Te doen
• 1. Kun je het tekstfragment overnemen van "Lezen, denken, schrijven." tot en met "mij later vragen." en daarin "neuroloog" veranderen in "specialist"?
• 2. Beantwoord deze vragen over het tekstfragment:
(a) Wat won Blanken met een reportage over een nog jongere Parkinson-patiënt?
(b) Hoeveel jaar zou volgens de verteller mooi zijn?
(c) Met het afsluiten waarvan vergelijkt de verteller het leven met de gedachte iets onder de leden te hebben?

Tekstfragment
****************************************

Voor éen zo’n reportage, over een nog jongere Parkinson-patiënt bij wie in de hersenen elektroden werden ingebracht, om het trillen te kunnen controleren, won Blanken zelfs nog een internationale prijs.

En al zal dit boek niet zulke diepe herinneringen achterlaten als die ene podcast met de schrijver ooit deed. Toch dringt zich nu wel de vraag op waarom boeken als deze, en vergelijkbare uitgaven, waarin een auteur enigszins laconiek over de versnelde aftakeling richting de dood schrijft, me nu even zo intrigeren, en raken.

Zal het mijn leeftijd zijn?

Is het om de troost die zulke schrijvers vonden in het doorgaan met dat schrijven?

Iedereen die schrijft, zal bovendien weleens gemerkt hebben hoe zo’n tekst, en alle stilering daarin, op den duur de werkelijke herinnering gaat vervangen. Bij een auteur van wie de lezer weet dat het geheugen waarschijnlijk helemaal verdwijnen zal, is daarmee de luttelste snipper autobiografie ineens een memento dat wel nooit meer verbeterd zal kunnen worden.

scheiding

     Of ik nog vragen heb?
     ‘Blijf ik helder?’
     ‘Wat bedoelt u daarmee?’
     ‘Kan ik blijven lezen, denken en schrijven?’
     Mijn vraag is geen vraag, het is een voorwaarde. Dat ik ziek ben, besluit ik bijna ter plekke, is te doen. Tien jaar is lang. Vijftien jaar zou mooi zijn. Dan kan ik tot mijn pensioen blijven werken. En kalmer aan doen? Daar had ik sowieso eerder mee moeten beginnen.
     Ik kan leven met de gedachte dat ik iets onder de leden heb, onder één conditie. Het is alsof ik een lening afsluit. Een langlopende hypotheek. Tegen een acceptabele rente, zij het aflossingsvrij — de schuld blijft staan.
     Lezen, denken, schrijven.
     Mijn pertinente vraag moet klinken als de ontbindende bepaling in het koopcontract. We kunnen hiermee uit de voeten, heren artsen, het is wat het is,dat snappen we wel, maar leest u ook even de kleine lettertjes?
     ‘U wordt niet blind, als u dat bedoelt. En u blijft helder denken, maar uw bewegingen worden trager.’
     De neuroloog (‘Ik begrijp dat dit voor u belangrijk is’) zou niet weten waarom het niet zou kunnen — lezen, denken en schrijven, maar ik wil in zijn stem een grotere stelligheid horen dan hij erin heeft gelegd. Het is geen belofte waaraan ik hem zal kunnen houden.
     Of ik bang werd toen ik hoorde wat ik had, zal iemand mij later vragen.
     Eigenlijk niet.

****************************************

Oefengegevens
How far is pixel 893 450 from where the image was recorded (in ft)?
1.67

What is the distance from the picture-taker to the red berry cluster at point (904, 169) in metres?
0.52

****************************************

Antwoorden per opdracht
• 1.
Lezen, denken, schrijven.
     Mijn pertinente vraag moet klinken als de ontbindende bepaling in het koopcontract. We kunnen hiermee uit de voeten, heren artsen, het is wat het is,dat snappen we wel, maar leest u ook even de kleine lettertjes?
     ‘U wordt niet blind, als u dat bedoelt. En u blijft helder denken, maar uw bewegingen worden trager.’
     De specialist (‘Ik begrijp dat dit voor u belangrijk is’) zou niet weten waarom het niet zou kunnen — lezen, denken en schrijven, maar ik wil in zijn stem een grotere stelligheid horen dan hij erin heeft gelegd. Het is geen belofte waaraan ik hem zal kunnen houden.
     Of ik bang werd toen ik hoorde wat ik had, zal iemand mij later vragen.

• 2.
(a) Een internationale prijs.
(b) Vijftien jaar.
(c) Met het afsluiten van een lening.